And, still yet another mom found us today.   She has a young child whom she supports by buying rotting bananas that are discarded as “unsellable” at vegetable shops across town and then brings them to Kore to sell them to locals for almost nothing.   She has done whatever it has taken to provide something for her baby to eat.   As we talked with her we learned that while she has nothing,  she does know how to sew indigenous clothing and showed us a little shirt that she was working on.   We saw an opportunity to outfit the kids of the project with these shirts and we think we can help her start a business which will more than provide for her and her baby’s needs.   As we told her to come back tomorrow to celebrate with us, there was hope in her eyes.

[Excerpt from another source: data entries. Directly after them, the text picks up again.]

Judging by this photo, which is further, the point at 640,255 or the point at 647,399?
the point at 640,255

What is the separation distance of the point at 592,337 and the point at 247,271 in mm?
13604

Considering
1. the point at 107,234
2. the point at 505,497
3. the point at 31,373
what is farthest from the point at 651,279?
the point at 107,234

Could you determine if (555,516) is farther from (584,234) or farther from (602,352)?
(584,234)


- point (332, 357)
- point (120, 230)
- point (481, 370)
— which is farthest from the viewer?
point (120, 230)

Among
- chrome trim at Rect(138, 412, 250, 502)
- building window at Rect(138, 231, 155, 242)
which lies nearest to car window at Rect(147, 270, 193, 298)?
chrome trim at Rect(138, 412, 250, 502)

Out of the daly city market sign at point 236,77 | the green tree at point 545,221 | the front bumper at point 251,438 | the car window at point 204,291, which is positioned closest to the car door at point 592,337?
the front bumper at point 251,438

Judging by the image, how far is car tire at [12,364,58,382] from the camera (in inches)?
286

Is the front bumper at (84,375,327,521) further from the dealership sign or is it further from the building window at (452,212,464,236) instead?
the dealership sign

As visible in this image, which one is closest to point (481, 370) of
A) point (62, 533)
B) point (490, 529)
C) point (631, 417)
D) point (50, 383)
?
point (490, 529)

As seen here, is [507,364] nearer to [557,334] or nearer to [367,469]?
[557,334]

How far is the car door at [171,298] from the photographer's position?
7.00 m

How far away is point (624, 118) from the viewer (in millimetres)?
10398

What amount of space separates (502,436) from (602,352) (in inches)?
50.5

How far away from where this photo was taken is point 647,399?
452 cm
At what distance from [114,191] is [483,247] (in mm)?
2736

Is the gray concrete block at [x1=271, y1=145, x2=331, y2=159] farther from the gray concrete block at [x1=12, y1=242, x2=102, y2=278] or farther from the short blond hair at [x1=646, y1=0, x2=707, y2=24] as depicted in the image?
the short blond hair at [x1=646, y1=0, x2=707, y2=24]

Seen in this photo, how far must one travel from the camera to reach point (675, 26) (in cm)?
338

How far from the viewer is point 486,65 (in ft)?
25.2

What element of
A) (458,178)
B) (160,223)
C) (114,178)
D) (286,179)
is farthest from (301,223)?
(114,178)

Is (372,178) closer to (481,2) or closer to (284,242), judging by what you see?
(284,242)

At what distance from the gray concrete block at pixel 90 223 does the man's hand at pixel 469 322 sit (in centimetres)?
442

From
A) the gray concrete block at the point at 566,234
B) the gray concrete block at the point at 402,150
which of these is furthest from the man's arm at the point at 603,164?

All of this before the project even gets off the ground.  And to think that God literally brought many of these women to us.   He truly is the defender of the widow and the fatherless.  I believe that He led them to us long before we ever found them.

Tomorrow is a day of celebration.  We look forward to celebrating with these women and their children…sharing with them The hope that goes far beyond stuff or education or food…the lasting true hope, Our Lord and Master Jesus, Who is the reason for why we do what we do in the first place!

One Comment on “Tomorrow is a BIG day

  1. Hey, friends…reading this has brought tears to my eyes and joy to my heart.

    Your ministry and these beautiful families are in my prayers.